Ammo, Ammo, and More Ammo
 

.22 Ammo
What's range day without ammo. (Photo: Kristin Alberts/Guns.com)


While we’re all more than a little frustrated at both the shortage and increasing cost of ammunition in these post-pandemic times, rimfire ammunition is still available at most online retailers and local gun shops. 

We’d like to assume every rimfire runs with 100-percent reliability, but the fact of the matter is – especially with semi-automatics – they may perform better with one type of ammunition over another. For that reason, we always like to keep a variety of brands, bullet types, and velocities on hand. Plus, more ammo is never a bad thing, right? 

Whether you’ve opted for the old standby .22 Long Rifle, .22 Winchester Magnum, the zippy .17 HMR, or more obscure options like the 5mm Remington Magnum, our motto is “always pack enough ammunition.” Nobody wants to end a pleasurable range day early because somebody didn’t bring enough rounds. Every shooter has his or her own top brands, but we seldom go out rimfire shooting without a few boxes of Federal, CCI, Winchester/Browning, Remington, and their offshoots, though Eley, Aguila, and Lapua may be some of the most underrated among American plinkers. 
 

Spare Magazines
 

Buck Mark Mags
Mags give you maximum pew time on the range. (Photo: Kristin Alberts/Guns.com)


Going along with the trend of stocking up on ammunition, shooters need some magazines to hold all that loaded gold. If the rimfire firearm requires magazines or speed loaders, one is not enough. Not only can those devices fail, but more often, it’s a sound idea to load additional ones ahead of time. That’s especially true when heading to the range.

For instance, we recently spent a few joyful days with a Guns.com Browning Buck Mark pistol that came with three magazines. We had them all loaded to the max before engaging targets. If finances had afforded, we would have grab even more. The same can also hold true for a revolver. Though less common, rimfire speed loaders can be had for most common models and aid in rapid reloads. 
 

Holsters & Cases

 

Versacarry Belt Holster
A good holster takes any gun to the next level. (Photo: Paul Peterson/Guns.com)


Keeping your firearm – even a rimfire – close at hand is never a bad thing. Depending upon the application, that use may call for a holster or some sort of range case.

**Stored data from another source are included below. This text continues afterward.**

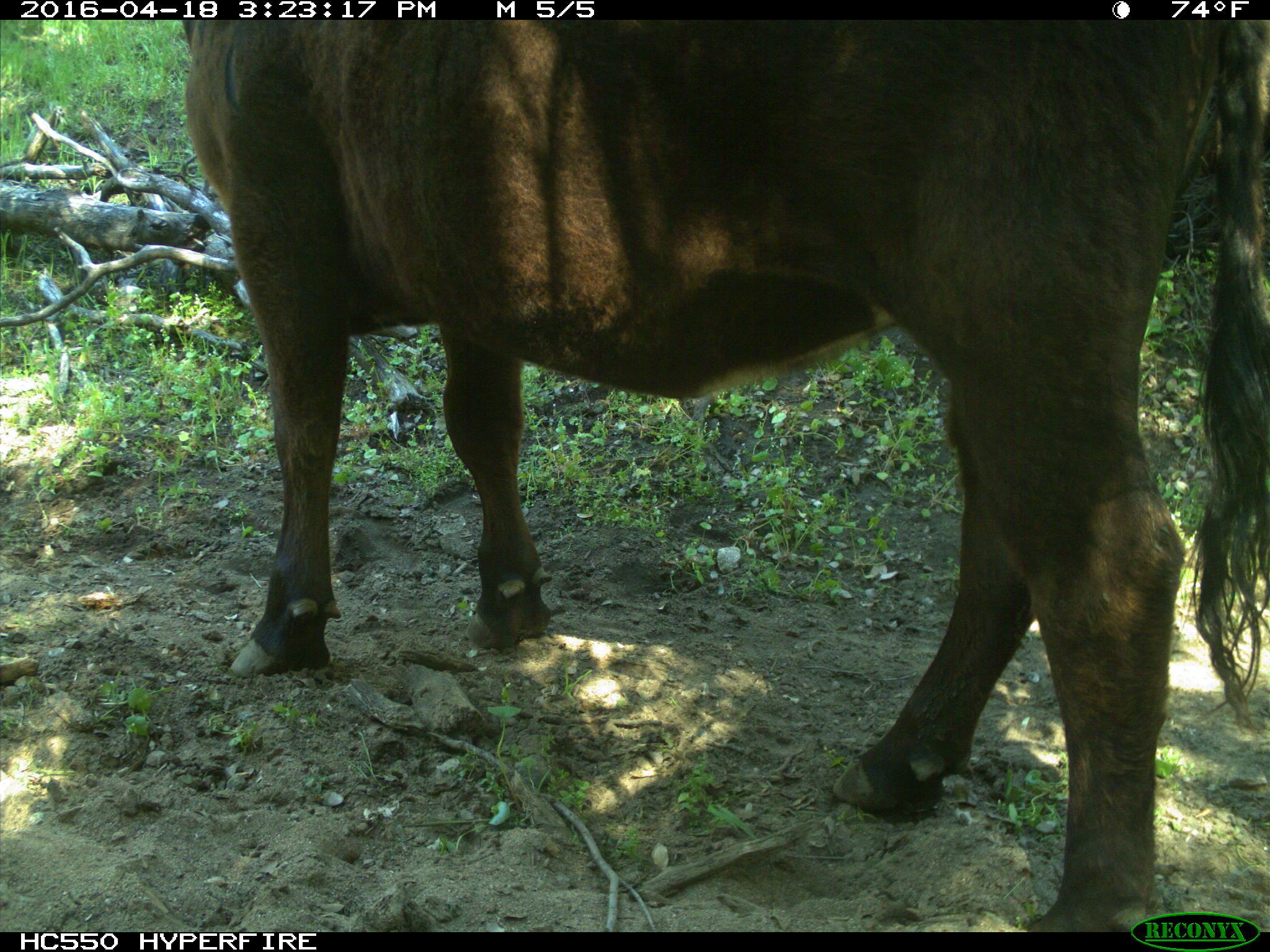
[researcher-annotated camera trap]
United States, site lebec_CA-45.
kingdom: Animalia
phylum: Chordata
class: Mammalia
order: Artiodactyla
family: Bovidae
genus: Bos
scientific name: Bos taurus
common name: domestic cow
Bos taurus (domestic cow).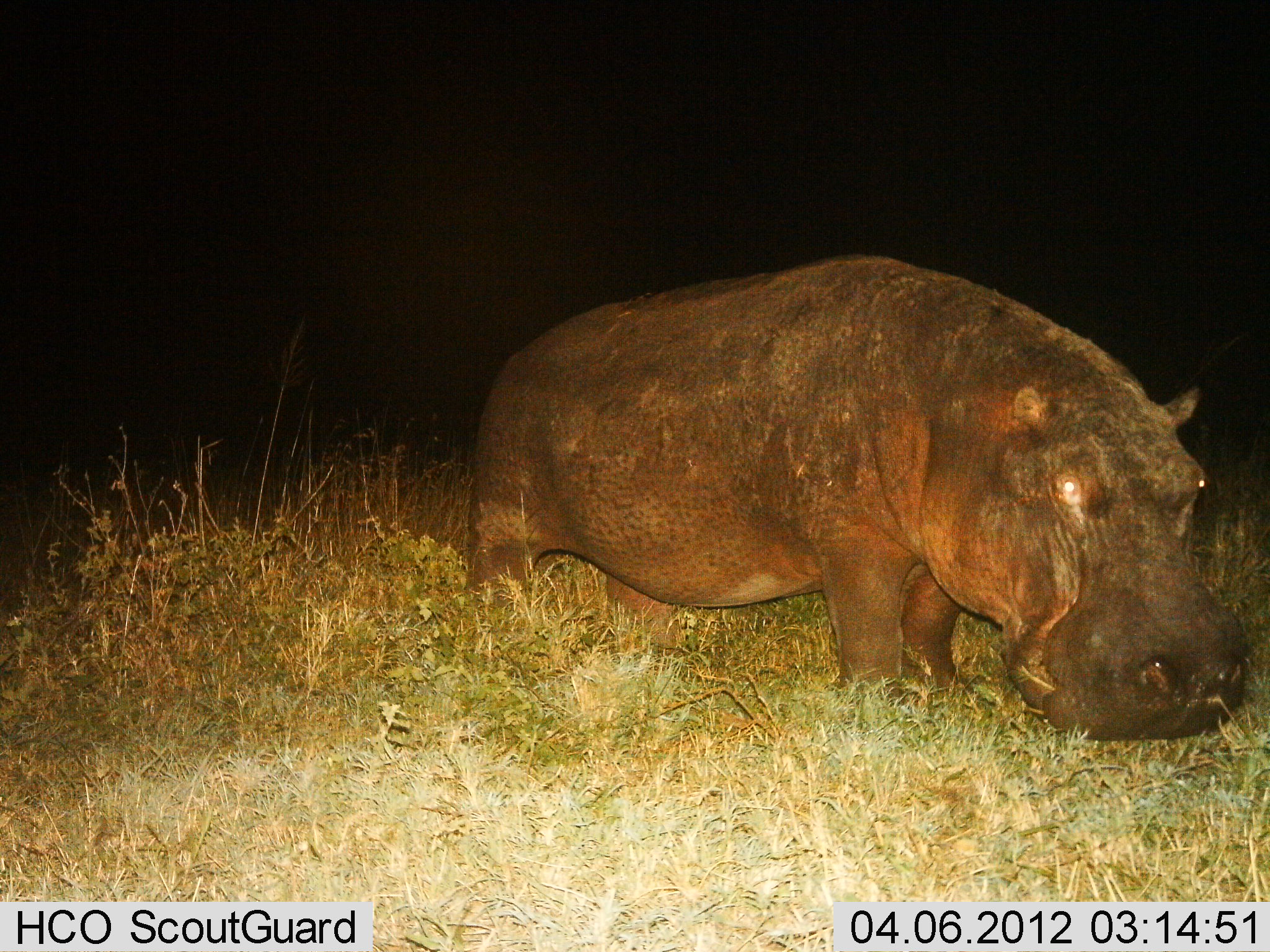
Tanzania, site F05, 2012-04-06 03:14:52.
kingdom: Animalia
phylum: Chordata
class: Mammalia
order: Artiodactyla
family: Hippopotamidae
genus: Hippopotamus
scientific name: Hippopotamus amphibius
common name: hippopotamus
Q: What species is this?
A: Hippopotamus (Hippopotamus amphibius).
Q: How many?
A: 1.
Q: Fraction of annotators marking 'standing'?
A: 59%.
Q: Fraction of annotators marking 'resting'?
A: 0%.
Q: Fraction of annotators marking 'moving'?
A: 19%.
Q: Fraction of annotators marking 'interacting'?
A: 0%.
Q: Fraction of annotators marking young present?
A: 0%.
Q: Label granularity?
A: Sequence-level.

Whether working around the range, plinking on the range, or hunting small game in the woods, having a quality holster for a rimfire handgun means the piece will be protected and ready when needed. In the case of a rifle, perhaps a scabbard, sock, or zipper case is its range day home. 

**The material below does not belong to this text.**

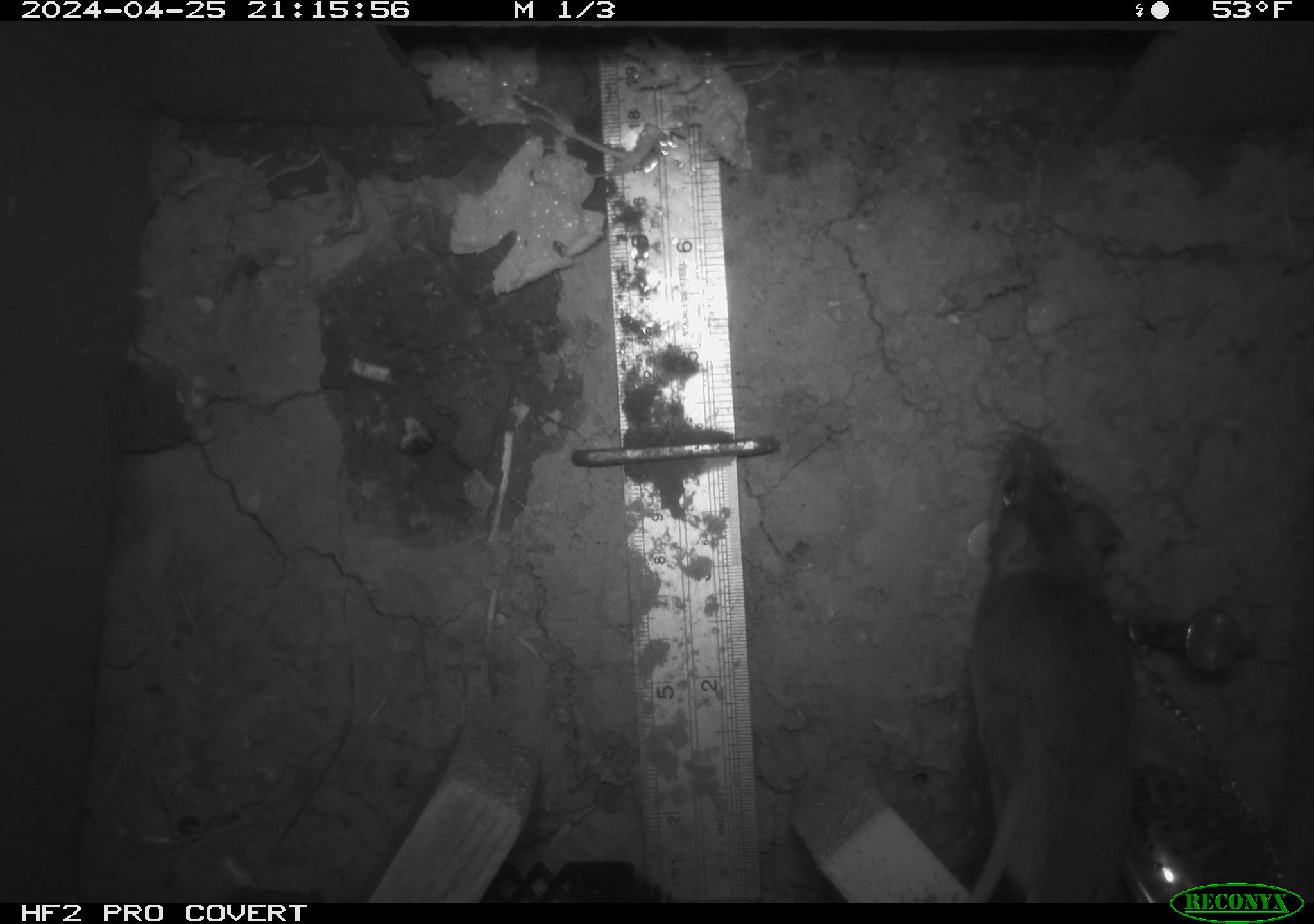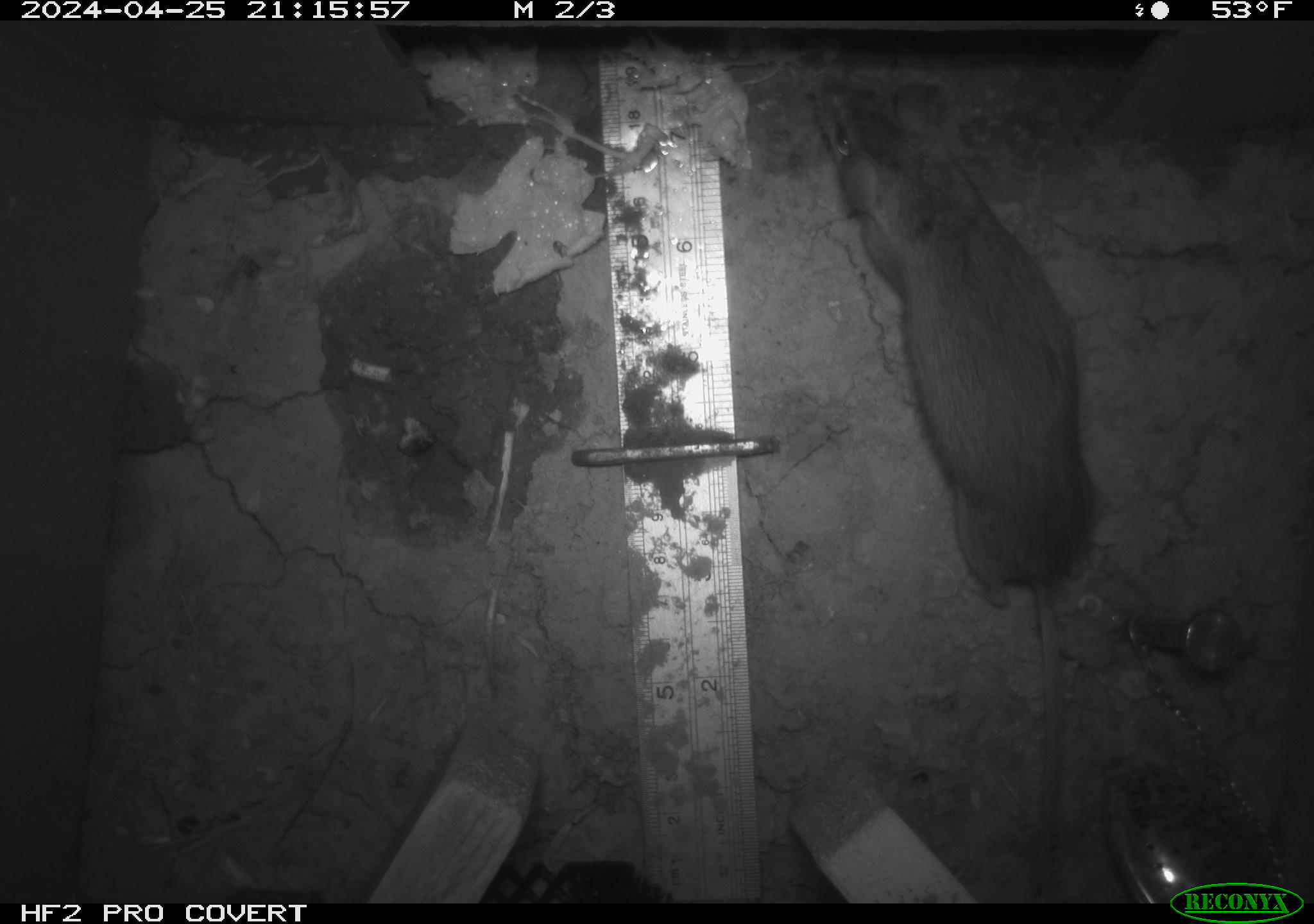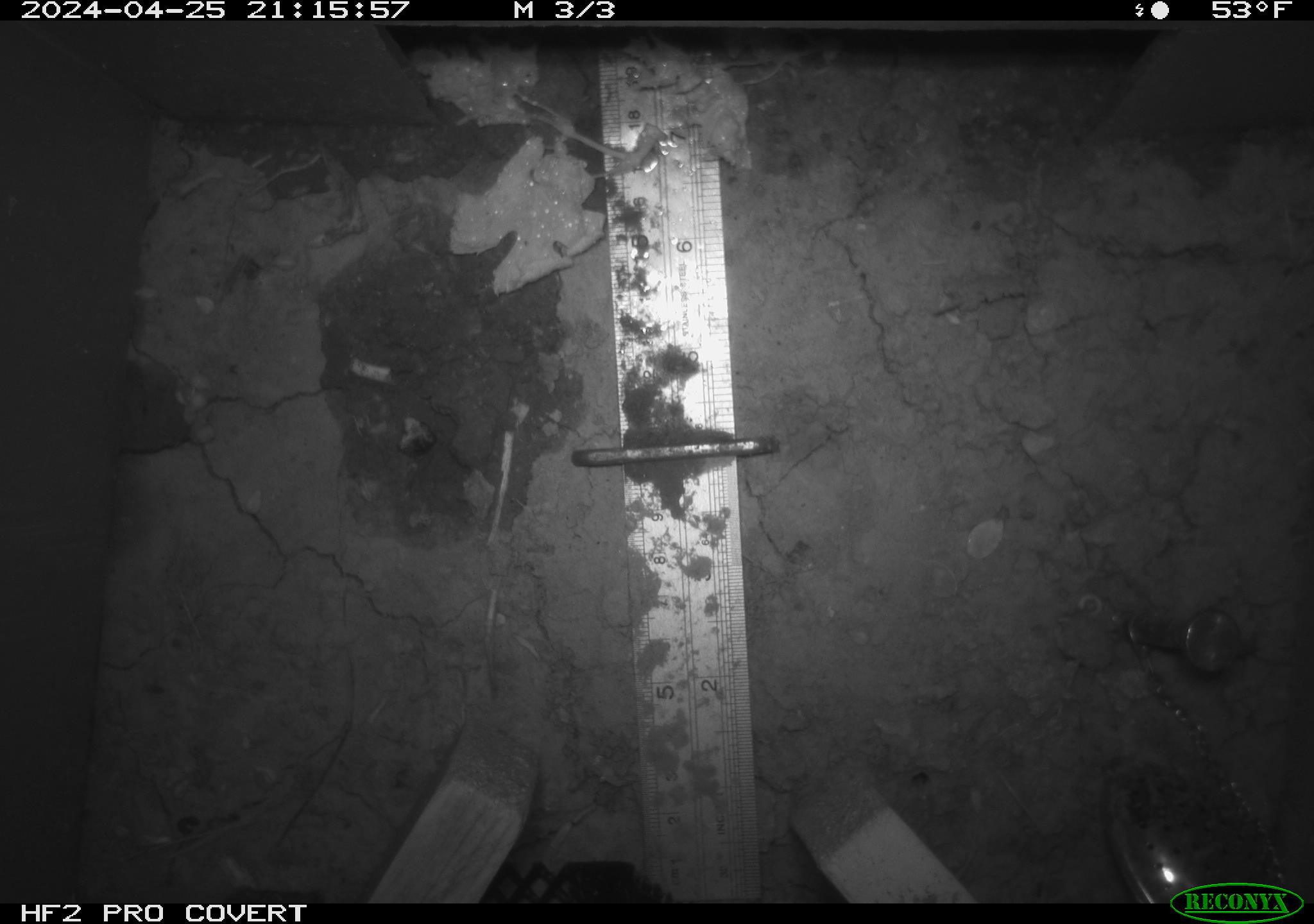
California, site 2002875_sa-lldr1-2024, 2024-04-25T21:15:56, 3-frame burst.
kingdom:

Those shooters carrying multiple handguns, including rimfires, may appreciate an option like the array of pistol pouches and backpacks from G*Outdoors, Allen, and others. Holsters and cases can be as fancy and expensive or affordable and basic as the shooter desires. We’ve done equally as well with a cheap Uncle Mike’s fabric version as with a custom-made leather rig. Likewise, gun socks represent a solid investment to protect firearms – both long arms and handguns – from the dings, dirt, and damage of a range bag or gun safe. 

Rimfire Cleaning Gear
 

Cleaning Gear
If you want your gun to run, you have to take care of it. (Photo: Seth Rogers/Guns.com)


While almost every shooter will – hopefully! – have a respectable supply of firearms cleaning gear, we’ve been surprised by the number who aren’t prepared with a narrow enough diameter tool to clean .17, .20, and .22 caliber rimfires or air rifles. 

The majority of universal cleaning kits from most manufacturers will accommodate all chamberings from rimfire to hulky centerfires and shotguns but check the label before purchasing to ensure it will work for those baby rimfires. We generally gravitate to brands like Hoppe’s, Otis, Outers, and Allen, but there are many more quality kits as well. The financial investment is a small one that will pay huge dividends in the long term of keeping that rimfire pistol, revolver, or rifle running well for decades to come.